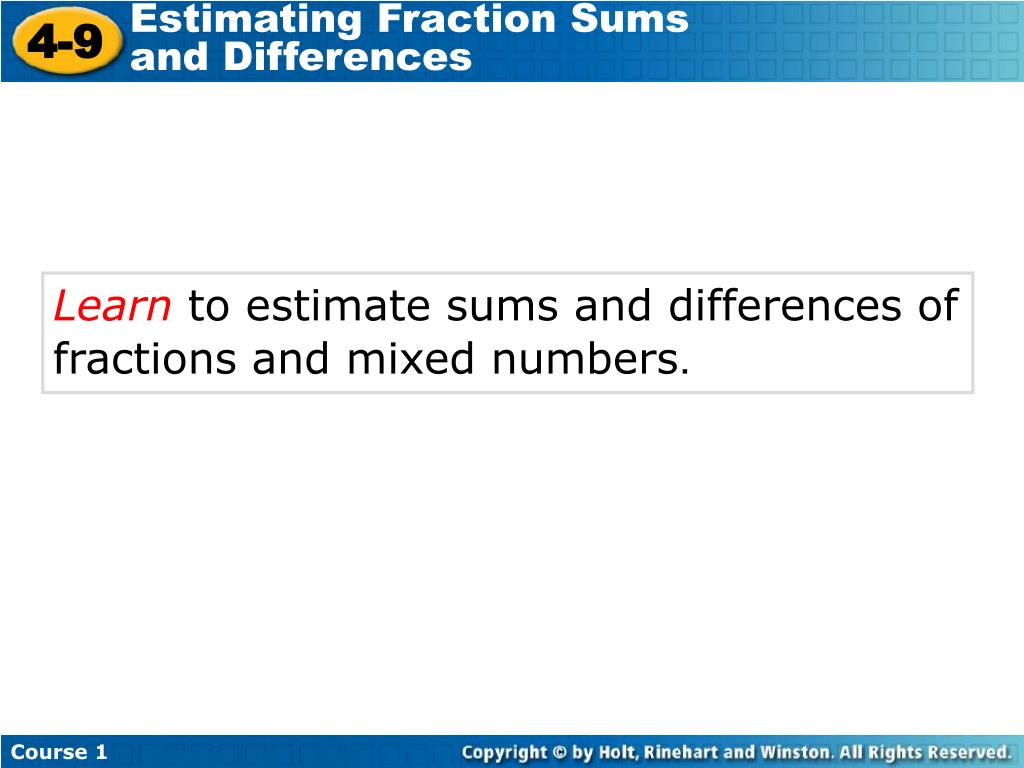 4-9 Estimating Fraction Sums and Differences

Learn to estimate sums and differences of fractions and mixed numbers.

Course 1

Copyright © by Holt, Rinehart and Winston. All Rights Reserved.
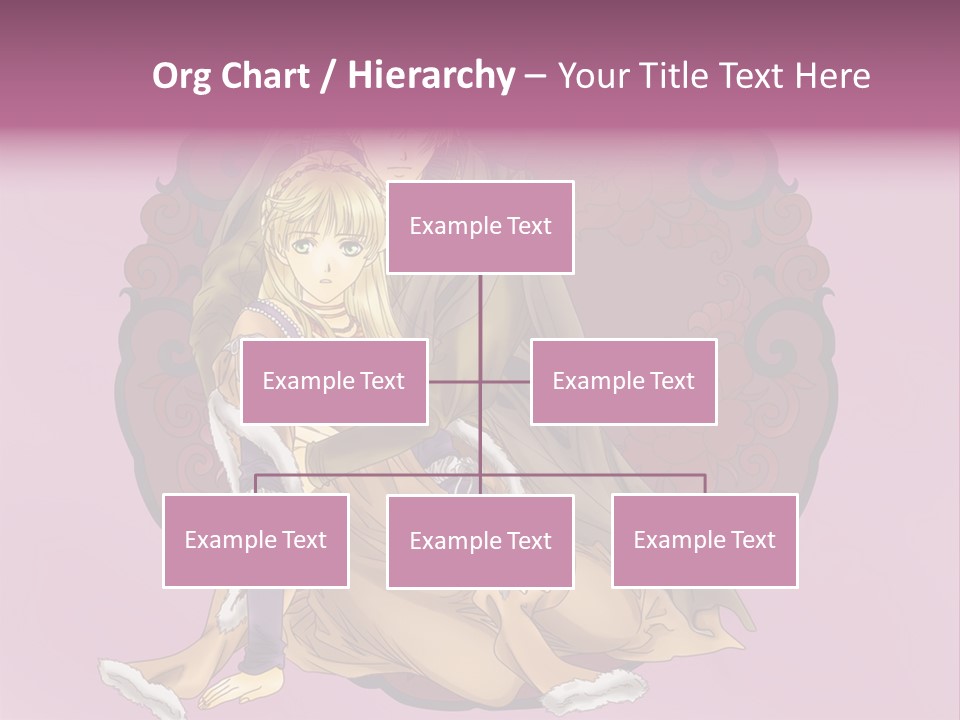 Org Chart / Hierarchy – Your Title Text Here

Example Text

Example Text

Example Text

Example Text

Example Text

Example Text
════════════════
→ **Exercise details**
Transcribe every entry exactly, leaving out the pictures.

→ **Problem solution**
 4-9 Estimating Fraction Sums and Differences

Learn to estimate sums and differences of fractions and mixed numbers.

Course 1

Copyright © by Holt, Rinehart and Winston. All Rights Reserved.
 Org Chart / Hierarchy – Your Title Text Here

Example Text

Example Text

Example Text

Example Text

Example Text

Example Text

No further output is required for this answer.